**Work order**.
Using the listing below, work out how many lines contain the word "California", and respond with that number alone.

:: Data shown

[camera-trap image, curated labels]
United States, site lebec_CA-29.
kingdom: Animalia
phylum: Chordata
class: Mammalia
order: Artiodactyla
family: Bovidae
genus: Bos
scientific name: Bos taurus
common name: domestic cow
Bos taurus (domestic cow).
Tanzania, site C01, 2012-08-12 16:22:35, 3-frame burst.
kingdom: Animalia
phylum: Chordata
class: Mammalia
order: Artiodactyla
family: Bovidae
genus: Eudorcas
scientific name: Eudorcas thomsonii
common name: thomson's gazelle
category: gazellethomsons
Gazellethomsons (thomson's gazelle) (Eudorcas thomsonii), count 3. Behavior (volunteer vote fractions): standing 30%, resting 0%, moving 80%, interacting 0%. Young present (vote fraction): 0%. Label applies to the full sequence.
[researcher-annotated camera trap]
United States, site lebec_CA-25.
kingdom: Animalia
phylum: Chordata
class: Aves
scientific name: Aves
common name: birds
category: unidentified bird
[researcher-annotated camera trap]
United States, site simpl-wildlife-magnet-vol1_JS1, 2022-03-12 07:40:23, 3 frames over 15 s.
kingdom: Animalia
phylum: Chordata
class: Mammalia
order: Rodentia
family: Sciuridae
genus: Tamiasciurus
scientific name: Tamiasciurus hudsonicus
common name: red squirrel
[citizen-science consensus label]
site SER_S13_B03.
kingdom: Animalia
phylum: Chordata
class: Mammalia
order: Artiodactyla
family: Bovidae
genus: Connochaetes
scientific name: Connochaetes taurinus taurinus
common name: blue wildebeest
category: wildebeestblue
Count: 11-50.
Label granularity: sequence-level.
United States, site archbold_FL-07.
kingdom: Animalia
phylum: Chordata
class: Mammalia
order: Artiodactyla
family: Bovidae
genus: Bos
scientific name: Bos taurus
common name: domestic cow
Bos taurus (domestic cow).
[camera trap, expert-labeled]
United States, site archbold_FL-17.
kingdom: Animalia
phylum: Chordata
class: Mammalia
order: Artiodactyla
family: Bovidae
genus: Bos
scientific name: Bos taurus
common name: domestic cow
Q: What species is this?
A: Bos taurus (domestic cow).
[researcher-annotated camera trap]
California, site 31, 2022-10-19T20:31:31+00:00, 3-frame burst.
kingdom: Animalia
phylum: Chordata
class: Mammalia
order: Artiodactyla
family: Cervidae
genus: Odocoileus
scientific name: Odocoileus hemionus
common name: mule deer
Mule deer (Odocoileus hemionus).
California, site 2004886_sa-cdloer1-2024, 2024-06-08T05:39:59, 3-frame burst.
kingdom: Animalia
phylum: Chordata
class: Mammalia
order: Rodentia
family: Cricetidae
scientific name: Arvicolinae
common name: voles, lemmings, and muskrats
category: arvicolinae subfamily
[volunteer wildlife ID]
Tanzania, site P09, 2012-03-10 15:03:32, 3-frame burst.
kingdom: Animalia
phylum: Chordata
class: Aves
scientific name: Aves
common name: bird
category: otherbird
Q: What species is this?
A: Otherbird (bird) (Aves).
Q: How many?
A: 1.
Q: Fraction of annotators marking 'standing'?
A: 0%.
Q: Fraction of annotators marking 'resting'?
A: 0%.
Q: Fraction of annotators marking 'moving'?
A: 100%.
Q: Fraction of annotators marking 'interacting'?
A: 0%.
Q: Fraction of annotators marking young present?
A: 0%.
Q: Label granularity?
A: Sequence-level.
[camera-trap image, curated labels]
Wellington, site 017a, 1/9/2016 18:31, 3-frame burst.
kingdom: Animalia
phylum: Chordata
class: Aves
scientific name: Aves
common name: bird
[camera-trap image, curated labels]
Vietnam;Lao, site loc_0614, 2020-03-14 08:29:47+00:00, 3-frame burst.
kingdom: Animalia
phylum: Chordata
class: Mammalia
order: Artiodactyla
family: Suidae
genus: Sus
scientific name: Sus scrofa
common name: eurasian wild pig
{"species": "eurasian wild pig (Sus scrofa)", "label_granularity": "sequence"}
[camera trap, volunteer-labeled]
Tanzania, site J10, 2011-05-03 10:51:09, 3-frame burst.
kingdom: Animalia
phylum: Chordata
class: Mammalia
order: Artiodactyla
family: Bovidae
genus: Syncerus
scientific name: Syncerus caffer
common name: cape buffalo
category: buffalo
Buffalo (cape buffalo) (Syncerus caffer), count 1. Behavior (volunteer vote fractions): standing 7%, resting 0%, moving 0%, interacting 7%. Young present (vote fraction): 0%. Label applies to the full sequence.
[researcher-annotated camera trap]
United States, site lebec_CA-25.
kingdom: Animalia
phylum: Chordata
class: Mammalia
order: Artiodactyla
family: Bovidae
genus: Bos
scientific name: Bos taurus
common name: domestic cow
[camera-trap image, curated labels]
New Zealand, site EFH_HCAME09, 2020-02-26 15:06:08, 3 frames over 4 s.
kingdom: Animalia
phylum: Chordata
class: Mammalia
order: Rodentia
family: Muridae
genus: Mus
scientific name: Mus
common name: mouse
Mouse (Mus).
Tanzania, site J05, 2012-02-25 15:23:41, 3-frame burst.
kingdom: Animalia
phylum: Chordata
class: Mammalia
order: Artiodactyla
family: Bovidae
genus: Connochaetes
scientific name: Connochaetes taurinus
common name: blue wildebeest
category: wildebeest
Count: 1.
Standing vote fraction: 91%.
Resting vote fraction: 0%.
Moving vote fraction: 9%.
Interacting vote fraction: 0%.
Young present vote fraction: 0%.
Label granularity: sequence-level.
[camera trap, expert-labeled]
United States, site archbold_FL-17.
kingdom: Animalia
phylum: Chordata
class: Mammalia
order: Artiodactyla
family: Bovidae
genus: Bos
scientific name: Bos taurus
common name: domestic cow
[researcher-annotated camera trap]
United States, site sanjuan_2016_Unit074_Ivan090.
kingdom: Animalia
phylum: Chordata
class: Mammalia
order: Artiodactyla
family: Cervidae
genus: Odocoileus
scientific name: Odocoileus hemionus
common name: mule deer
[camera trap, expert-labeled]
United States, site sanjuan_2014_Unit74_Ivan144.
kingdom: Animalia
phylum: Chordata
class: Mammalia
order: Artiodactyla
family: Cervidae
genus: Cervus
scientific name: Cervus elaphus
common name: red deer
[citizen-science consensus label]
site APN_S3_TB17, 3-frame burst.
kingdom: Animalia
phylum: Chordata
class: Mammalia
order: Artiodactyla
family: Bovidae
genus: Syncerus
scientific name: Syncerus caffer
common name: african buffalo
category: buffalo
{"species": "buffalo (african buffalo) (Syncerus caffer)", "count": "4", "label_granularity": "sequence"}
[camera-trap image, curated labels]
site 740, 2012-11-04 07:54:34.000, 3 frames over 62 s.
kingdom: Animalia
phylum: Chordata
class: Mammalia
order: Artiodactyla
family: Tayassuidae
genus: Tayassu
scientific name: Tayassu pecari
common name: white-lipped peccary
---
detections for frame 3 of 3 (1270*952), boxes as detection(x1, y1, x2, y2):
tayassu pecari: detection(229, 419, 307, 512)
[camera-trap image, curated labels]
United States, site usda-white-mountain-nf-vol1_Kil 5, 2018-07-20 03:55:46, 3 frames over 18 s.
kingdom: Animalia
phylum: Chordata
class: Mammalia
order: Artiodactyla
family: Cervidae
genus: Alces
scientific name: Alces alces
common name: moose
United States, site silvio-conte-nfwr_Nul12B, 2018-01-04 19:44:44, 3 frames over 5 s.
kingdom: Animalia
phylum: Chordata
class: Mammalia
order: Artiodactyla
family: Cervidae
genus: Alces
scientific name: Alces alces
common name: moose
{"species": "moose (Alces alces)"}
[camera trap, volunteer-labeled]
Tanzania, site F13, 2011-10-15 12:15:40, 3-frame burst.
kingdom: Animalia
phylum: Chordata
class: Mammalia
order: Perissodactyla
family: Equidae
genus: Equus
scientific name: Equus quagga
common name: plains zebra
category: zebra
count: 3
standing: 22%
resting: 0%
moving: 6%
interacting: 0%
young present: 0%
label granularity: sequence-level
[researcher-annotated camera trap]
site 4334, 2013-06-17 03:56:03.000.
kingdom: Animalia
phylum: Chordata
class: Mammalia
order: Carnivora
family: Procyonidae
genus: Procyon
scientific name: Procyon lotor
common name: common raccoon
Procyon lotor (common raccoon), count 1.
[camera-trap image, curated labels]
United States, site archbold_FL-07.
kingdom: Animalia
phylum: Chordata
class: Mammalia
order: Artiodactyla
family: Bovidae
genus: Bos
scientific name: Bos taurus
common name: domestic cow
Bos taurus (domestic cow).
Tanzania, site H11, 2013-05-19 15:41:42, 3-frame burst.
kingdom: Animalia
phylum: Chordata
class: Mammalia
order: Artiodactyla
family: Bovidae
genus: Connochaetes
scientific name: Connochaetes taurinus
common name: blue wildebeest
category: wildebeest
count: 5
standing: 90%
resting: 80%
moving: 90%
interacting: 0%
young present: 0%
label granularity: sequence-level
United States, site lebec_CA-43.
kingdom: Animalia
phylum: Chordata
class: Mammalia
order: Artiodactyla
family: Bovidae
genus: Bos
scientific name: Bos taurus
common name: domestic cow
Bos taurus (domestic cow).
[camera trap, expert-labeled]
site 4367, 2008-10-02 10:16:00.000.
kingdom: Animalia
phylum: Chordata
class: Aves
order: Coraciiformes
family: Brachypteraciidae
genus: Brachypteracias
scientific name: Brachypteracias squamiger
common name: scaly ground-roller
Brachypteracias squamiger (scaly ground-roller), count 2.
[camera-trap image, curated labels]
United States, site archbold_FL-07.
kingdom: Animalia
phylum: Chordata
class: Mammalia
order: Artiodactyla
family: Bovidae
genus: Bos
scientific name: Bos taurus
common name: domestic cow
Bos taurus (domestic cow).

::::

**Solution to the exercise**.
2